- **Work instructions**
Set out the items from the line containing "From the photo, would" through the line containing "62 centimetres", inclusive, as a two-column CSV with the headers item_text and answer. Give one row per item, put each field in quotes, and turn any line breaks into spaces.

○ ○ ○ ○ ○

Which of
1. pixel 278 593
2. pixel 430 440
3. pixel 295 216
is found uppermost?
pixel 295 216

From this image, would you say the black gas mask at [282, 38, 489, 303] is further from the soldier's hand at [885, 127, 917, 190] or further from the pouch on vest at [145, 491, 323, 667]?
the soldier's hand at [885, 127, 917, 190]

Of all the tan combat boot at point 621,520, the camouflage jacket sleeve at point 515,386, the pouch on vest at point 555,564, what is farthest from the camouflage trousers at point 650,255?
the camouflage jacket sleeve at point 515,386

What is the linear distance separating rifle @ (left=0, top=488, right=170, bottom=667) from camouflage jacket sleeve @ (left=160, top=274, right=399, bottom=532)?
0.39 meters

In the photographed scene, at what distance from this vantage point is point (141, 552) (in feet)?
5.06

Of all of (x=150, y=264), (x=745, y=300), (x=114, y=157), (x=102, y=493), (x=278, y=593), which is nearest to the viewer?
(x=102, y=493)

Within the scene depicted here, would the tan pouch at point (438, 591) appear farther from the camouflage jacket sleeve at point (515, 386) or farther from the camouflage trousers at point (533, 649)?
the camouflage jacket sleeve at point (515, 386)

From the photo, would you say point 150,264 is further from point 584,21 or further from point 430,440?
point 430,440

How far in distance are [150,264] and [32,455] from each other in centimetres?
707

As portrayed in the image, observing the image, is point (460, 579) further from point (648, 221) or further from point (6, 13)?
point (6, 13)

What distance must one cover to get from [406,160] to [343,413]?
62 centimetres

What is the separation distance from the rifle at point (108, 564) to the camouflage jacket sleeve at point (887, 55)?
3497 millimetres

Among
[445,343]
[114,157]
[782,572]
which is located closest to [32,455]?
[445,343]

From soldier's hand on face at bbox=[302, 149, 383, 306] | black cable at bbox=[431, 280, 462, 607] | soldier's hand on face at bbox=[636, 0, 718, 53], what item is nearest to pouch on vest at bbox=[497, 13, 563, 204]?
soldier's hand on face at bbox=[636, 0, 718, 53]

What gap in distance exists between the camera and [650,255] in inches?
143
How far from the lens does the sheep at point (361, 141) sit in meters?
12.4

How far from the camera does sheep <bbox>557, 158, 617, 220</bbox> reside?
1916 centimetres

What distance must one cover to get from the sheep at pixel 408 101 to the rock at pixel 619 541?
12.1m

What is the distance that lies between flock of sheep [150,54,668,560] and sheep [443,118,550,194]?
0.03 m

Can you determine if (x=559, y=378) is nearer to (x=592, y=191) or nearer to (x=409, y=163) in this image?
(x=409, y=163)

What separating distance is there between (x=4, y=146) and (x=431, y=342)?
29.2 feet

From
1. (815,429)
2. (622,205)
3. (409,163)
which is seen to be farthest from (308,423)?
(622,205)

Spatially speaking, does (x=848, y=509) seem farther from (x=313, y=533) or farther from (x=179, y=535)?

○ ○ ○ ○ ○

- **Task output**
item_text,answer
"From the photo, would you say point 150,264 is further from point 584,21 or further from point 430,440?","point 430,440"
"How far in distance are [150,264] and [32,455] from each other in centimetres?","707"
"As portrayed in the image, observing the image, is point (460, 579) further from point (648, 221) or further from point (6, 13)?","point (6, 13)"
"What distance must one cover to get from [406,160] to [343,413]?","62 centimetres"